A question of uniqueness

Question

Let $u$ an harmonique function on $\Omega=(a,b)\times (0,+\infty)$ and boundary conditions :

$\displaystyle u(a,y)=u(b,y)=0,\quad\forall y\geq 0$

$\displaystyle u(x,0)=0,\,\lim_{y\to +\infty} u(x,y)=0 \quad \forall x\in (a,b)$

Can we conclude that $\quad u=0$ on $\Omega$ ?

My adempt

Let $$\Omega_{R}=(a,b)\times (0,R),\forall R>0$$By IBP, i show that $$\int_{\Omega_R}u\Delta u=\int_a^{b}u(x,R)\frac{du}{dy}(x,R)dx-\int_{\Omega_R}|\nabla u|^2 $$ Thus $$\forall R>0,\quad \int_{\Omega_R}|\nabla u|^2=\int_a^bu(x,R)\frac{du}{dy}(x,R)dx$$

I need help to cointinuous ( For example to show $\int_{\Omega}|\nabla u|^2=0$)

edit Continuing the initial reasoning, with $a=0$ and $b=\pi$ as suggested by A Ermenko

$\Big(\int_{\Omega_R}|\nabla u|^2\Big)^2=\Big(\int_0^{\pi}u(x,R)\frac{du}{dy}(x,R)dx\Big)^2\\ \leq \int_0^{\pi}u(x,R)^2dx\int_0^{\pi}\Big(\frac{du}{dy}(x,R)\Big)^2dx ,\mbox{by Cauchy–Schwarz inequality }\\\\$

$\leq \int_0^{\pi}u(x,R)^2dx \int_0^{\pi}|\nabla u|^2(x,R)dx \\\\$

$= \int_0^{\pi}u(x,R)^2dx\int_{]0,\pi[\times\{R\}}|\nabla u|^2 \\\\$

$\leq \int_0^{\pi}u(x,R)^2dx \int_{\Omega_R}|\nabla u|^2,\mbox{because} ]0,\pi[\times\{R\}\subset\Omega_R$

Then $$\int_{\Omega_R}|\nabla u|^2\leq \int_0^{\pi}u(x,R)^2.$$ I can only conclude if $\displaystyle ||u(.,R)||_{L^2]0,\pi[}\to^{R\to\infty} 0$

Answer 1

If you want the positive answer you should state your last condition more carefully. For example, add that $u$ is bounded, or that $u(x+iy)$ tends to $0$ as $y\to\infty$ UNIFORMLY with respect to $x$.

As you presently stated, the answer is negative. I sketch the construction of a counterexample.

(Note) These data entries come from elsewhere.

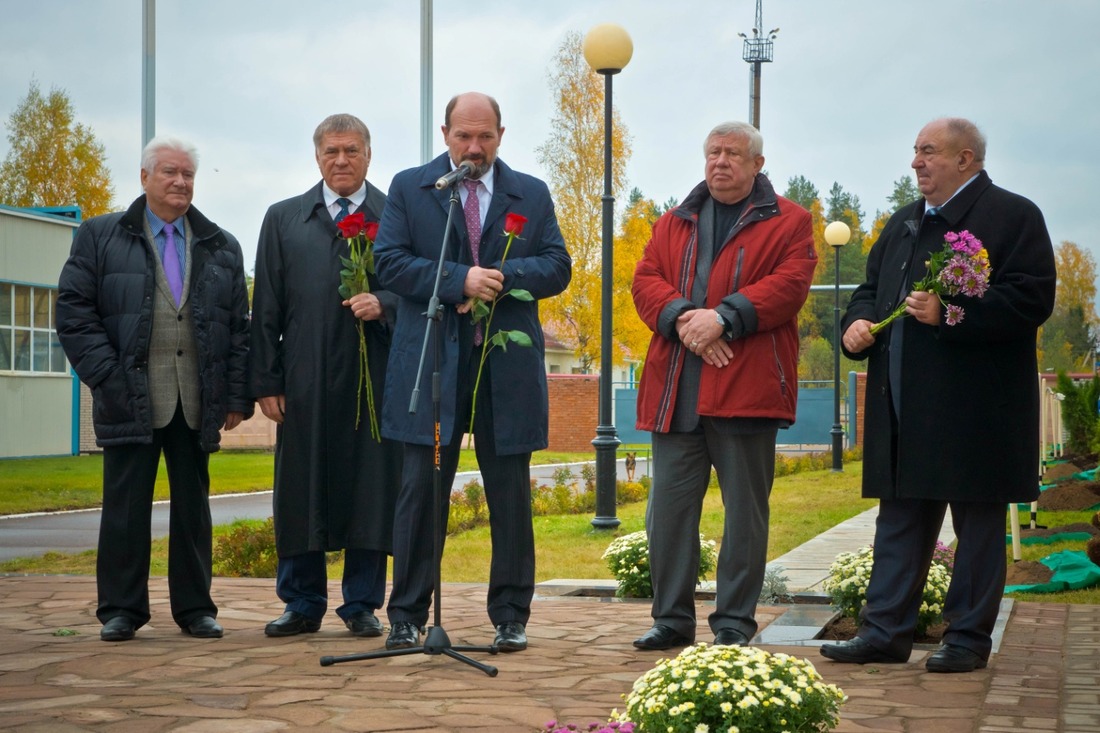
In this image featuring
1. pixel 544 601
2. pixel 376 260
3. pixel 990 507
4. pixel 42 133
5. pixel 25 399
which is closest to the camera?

1. There exists a non-zero entire function, real on the real line and such that $f(re^{i\theta})\to 0$ as $r\to+\infty$ for every $\theta$. (See, for example, my answer to this question, which explains how to construct $f$.)

2. $v(z)=\Im f(z)$ is a non-zero harmonic function in the upper half-plane, equal to $0$ on the real line and $u(re^{i\theta})\to 0$ as $r\to+\infty$ for every $\theta\in(0,\pi)$.

3. Take without loss of generality $a=0,\; b=\pi$, then $e^{-i(z-\pi)}$ maps your strip $0<z<\pi$ into the upper half-plane, with a removed half-disk. So the function $w(z)=v(e^{-i(z-\pi)})$ is harmonic, zero on infinite sides of your half-strip and satisfies the property at $\infty$: $w(x+iy)\to 0$ as $y\to+\infty$ for every $x\in(0,\pi)$. Notice that this function is unbounded. To satisfy the last requirement, that $u(x)=0$ for $0<x<\pi$, set $u(z)=w(z)-w_1(z)$, where $w_1(z)$ is the solution of Dirichlet problem matching the boundary values of $w$ on the finite part of the boundary and bounded in your strip.

Remark. Since every simply connected domain other than the plane is conformally equivalent to the unit disk, your question is equivalent to the following. Suppose that $u$ is harmonic in the unit disk and $\lim_{z\to\zeta} u(z)=0$ for all $\zeta\in\{ \zeta:|\zeta|=1\}\backslash\{1\}$, and moreover $u(z)\to 0$ along any non-tangential segment ending at $1$, that is $u(1-re^{i\theta})\to 0,\; r\to 0$ for every $\theta\in(-\pi/2,\pi/2)$. Does it follow that $u=0$? The answer is NO.